Records of spatial reasoning questions:

++++++++++

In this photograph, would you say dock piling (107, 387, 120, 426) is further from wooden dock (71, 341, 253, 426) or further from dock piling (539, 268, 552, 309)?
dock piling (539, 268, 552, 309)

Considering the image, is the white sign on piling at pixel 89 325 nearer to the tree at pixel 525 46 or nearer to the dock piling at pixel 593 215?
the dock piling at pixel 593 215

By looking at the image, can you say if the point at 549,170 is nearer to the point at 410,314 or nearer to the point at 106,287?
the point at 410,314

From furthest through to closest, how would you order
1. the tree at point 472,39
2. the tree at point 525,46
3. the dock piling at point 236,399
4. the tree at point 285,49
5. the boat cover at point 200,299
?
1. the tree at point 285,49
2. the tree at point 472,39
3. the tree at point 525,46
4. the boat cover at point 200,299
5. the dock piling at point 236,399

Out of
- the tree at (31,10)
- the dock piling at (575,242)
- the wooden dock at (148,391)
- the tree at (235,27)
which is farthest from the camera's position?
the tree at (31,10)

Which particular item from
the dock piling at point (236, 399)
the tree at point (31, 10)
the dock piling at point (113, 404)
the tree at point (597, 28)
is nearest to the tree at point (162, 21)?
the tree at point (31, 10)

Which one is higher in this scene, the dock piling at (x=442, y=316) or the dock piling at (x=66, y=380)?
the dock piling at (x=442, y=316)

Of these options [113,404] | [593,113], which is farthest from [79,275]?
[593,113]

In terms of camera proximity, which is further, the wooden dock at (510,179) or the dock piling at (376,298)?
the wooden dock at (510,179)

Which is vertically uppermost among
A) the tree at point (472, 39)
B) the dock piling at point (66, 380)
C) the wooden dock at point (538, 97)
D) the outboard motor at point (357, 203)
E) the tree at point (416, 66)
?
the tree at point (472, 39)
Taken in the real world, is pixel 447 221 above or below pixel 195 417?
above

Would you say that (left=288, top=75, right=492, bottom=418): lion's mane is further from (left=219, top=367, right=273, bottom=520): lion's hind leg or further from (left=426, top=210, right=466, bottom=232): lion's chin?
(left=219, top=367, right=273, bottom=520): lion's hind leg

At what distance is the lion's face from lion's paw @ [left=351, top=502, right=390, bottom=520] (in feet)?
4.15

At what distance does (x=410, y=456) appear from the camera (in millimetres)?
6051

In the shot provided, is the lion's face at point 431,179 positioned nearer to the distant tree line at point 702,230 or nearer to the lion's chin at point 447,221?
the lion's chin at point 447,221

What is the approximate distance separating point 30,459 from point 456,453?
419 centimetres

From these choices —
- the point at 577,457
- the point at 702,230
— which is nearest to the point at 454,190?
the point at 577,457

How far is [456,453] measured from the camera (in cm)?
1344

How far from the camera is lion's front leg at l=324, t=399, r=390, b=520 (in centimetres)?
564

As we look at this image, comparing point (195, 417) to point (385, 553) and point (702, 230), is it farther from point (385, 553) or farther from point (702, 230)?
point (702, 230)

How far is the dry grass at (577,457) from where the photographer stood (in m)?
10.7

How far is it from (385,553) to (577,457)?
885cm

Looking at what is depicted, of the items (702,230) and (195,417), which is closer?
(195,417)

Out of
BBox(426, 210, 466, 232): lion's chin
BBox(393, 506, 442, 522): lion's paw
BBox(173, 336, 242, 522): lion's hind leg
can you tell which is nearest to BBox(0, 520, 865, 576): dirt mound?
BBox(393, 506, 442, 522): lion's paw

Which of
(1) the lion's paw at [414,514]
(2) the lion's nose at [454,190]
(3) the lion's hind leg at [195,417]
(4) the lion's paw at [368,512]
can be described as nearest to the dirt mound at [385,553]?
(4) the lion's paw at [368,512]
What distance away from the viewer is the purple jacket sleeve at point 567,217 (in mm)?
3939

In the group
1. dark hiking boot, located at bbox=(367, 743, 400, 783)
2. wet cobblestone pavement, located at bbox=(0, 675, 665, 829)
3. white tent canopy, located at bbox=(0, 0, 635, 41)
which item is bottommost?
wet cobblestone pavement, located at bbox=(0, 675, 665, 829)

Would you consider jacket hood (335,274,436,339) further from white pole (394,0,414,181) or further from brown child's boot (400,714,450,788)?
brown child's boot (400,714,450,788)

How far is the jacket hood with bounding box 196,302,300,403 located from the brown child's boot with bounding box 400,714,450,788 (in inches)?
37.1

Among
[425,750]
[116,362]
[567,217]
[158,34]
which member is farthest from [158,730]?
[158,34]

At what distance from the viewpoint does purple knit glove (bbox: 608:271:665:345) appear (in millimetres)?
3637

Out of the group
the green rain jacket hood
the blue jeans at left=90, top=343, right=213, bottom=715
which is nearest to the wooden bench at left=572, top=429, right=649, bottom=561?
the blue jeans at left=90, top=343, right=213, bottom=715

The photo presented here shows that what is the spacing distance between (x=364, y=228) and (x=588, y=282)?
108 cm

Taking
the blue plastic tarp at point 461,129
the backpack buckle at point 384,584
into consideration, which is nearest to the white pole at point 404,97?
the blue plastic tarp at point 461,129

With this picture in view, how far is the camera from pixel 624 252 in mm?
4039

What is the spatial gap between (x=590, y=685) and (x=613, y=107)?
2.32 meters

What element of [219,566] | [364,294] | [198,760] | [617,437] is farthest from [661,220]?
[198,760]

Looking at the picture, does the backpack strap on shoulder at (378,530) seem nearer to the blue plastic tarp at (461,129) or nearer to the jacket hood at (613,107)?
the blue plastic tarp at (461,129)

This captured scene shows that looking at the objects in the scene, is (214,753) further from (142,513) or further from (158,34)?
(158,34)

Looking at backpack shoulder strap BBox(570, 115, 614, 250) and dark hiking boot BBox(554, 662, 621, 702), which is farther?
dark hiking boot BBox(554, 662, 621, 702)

++++++++++

◆ **THE PROBLEM**
Give again only the lines starting at the one that contains "Would you consider" and running to the end of the data.

◆ **SOLUTION TO THE EXERCISE**
Would you consider jacket hood (335,274,436,339) further from white pole (394,0,414,181) or further from brown child's boot (400,714,450,788)?
brown child's boot (400,714,450,788)

How far is the jacket hood with bounding box 196,302,300,403 located from the brown child's boot with bounding box 400,714,450,788 (in inches)?
37.1

Among
[425,750]
[116,362]
[567,217]
[158,34]
which member is farthest from [158,730]?
[158,34]

At what distance from the viewpoint does purple knit glove (bbox: 608:271:665:345) appear (in millimetres)?
3637

Out of the group
the green rain jacket hood
the blue jeans at left=90, top=343, right=213, bottom=715
which is nearest to the wooden bench at left=572, top=429, right=649, bottom=561?
the blue jeans at left=90, top=343, right=213, bottom=715

The photo presented here shows that what is the spacing distance between (x=364, y=228) and (x=588, y=282)?
108 cm

Taking
the blue plastic tarp at point 461,129
the backpack buckle at point 384,584
into consideration, which is nearest to the white pole at point 404,97?
the blue plastic tarp at point 461,129

With this picture in view, how far is the camera from pixel 624 252 in mm?
4039

What is the spatial gap between (x=590, y=685) and (x=613, y=107)?
2.32 meters

What element of [219,566] | [364,294] | [198,760] | [617,437] is farthest from [661,220]?
[198,760]

Looking at the picture, does the backpack strap on shoulder at (378,530) seem nearer to the blue plastic tarp at (461,129) or nearer to the jacket hood at (613,107)?
the blue plastic tarp at (461,129)

This captured scene shows that looking at the objects in the scene, is (214,753) further from (142,513) or further from (158,34)?
(158,34)

Looking at backpack shoulder strap BBox(570, 115, 614, 250) and dark hiking boot BBox(554, 662, 621, 702), which is farther?
dark hiking boot BBox(554, 662, 621, 702)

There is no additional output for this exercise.